Phil mentioned this asteroid today that was only 10.5 million kilometers away from us when I imaged it tonight.
http://www.badastronomy.com/bablog/2...steroid-found/
I had a 30 minute window after dark before the clouds rolled in. No time to image anything but the asteroid. I didn't even have time to get color data. But its my first image in weeks. It took radar imaging to see the two companions. Visually it's just a dot moving about 8" of arc per minute. Unfortunately, it was right near the moon whose light was hitting the corrector plate even with the dew shield. This put some nasty gradients in the image. But it will be even closer the tomorrow night. I estimate it was about 12.5 magnitude so visible in a 6" scope. It will brighten to about 12th magnitude over the next week or so. The motion should be obvious over only a few minutes time.
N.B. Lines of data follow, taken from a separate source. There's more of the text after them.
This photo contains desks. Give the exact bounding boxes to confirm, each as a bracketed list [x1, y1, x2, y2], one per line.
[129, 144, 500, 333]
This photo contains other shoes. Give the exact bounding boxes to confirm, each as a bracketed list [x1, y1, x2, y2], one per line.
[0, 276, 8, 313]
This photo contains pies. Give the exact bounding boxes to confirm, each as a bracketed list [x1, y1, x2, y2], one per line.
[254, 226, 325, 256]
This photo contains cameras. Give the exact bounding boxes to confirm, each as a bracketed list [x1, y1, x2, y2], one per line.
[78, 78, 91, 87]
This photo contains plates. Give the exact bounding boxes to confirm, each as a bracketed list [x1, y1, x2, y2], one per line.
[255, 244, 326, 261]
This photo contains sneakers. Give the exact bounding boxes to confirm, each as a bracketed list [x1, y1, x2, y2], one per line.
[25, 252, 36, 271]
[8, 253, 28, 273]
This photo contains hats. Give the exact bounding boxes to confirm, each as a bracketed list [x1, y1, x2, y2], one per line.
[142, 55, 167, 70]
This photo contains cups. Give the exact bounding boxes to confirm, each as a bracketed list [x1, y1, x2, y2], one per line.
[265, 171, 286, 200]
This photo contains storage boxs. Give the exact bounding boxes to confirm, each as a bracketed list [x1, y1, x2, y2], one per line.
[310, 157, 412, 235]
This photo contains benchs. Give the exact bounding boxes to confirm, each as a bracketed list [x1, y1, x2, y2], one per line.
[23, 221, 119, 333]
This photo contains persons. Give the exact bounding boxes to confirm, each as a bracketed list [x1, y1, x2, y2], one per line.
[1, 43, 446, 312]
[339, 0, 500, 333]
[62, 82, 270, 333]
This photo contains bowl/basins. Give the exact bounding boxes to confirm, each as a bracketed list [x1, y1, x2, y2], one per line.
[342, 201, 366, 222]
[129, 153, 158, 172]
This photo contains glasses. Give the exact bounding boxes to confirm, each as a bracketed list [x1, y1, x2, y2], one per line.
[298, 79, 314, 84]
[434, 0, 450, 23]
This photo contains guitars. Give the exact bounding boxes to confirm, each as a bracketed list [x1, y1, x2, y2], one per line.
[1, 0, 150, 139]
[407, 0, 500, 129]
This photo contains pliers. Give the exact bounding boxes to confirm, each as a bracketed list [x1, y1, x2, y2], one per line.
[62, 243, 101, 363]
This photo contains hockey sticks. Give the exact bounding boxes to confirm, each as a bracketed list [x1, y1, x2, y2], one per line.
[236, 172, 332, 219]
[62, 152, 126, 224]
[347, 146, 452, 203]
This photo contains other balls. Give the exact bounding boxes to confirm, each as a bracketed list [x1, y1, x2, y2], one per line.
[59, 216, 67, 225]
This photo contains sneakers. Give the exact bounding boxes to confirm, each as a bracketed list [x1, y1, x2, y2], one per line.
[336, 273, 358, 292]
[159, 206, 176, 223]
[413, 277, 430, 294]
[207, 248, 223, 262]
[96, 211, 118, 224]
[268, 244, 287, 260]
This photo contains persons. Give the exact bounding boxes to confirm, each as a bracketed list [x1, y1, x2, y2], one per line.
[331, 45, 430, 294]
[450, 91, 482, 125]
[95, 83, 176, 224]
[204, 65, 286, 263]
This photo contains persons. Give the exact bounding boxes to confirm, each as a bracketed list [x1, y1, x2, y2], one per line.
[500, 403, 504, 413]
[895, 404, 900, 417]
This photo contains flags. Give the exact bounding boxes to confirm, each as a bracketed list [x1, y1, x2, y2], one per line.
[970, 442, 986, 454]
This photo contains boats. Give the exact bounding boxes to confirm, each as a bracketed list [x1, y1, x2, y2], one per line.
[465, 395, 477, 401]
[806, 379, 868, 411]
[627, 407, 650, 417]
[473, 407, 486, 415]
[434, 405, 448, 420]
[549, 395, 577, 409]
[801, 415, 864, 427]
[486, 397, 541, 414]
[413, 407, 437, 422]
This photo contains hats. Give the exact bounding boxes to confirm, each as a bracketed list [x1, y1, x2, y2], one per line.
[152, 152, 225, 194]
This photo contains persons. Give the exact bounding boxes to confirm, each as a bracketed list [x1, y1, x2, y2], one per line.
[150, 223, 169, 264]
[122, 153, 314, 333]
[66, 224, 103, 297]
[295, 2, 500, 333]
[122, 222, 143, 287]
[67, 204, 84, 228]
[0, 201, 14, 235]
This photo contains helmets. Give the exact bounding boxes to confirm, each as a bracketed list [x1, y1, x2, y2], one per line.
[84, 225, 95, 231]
I took one 30" image, waited 60 seconds plus about 5 seconds for it to download and took another to show its motion so this covers about a 23 minute time period counting frame download time. It was well positioned in Gemini but is heading south fast. It will be closest about the 20-21 when it will be a bit closer than 10 million kilometers or a bit over 6 million miles. It will still be moving about 8" of arc per minute. It's not in an orbit that can cause it to be a threat now or in the next few tens of thousands of years.
Ephemeris is available at:
http://cfa-www.harvard.edu/iau/MPEph/MPEph.html
Enter 2001 SN263 Be sure to use capital "SN" and put a space after the year. Otherwise it will say it can't find it. Touchy software apparently.
14" LX200R, 15 30 second frames, STL-11000XM, Paramount ME, image scale 1.5" of arc per pixel.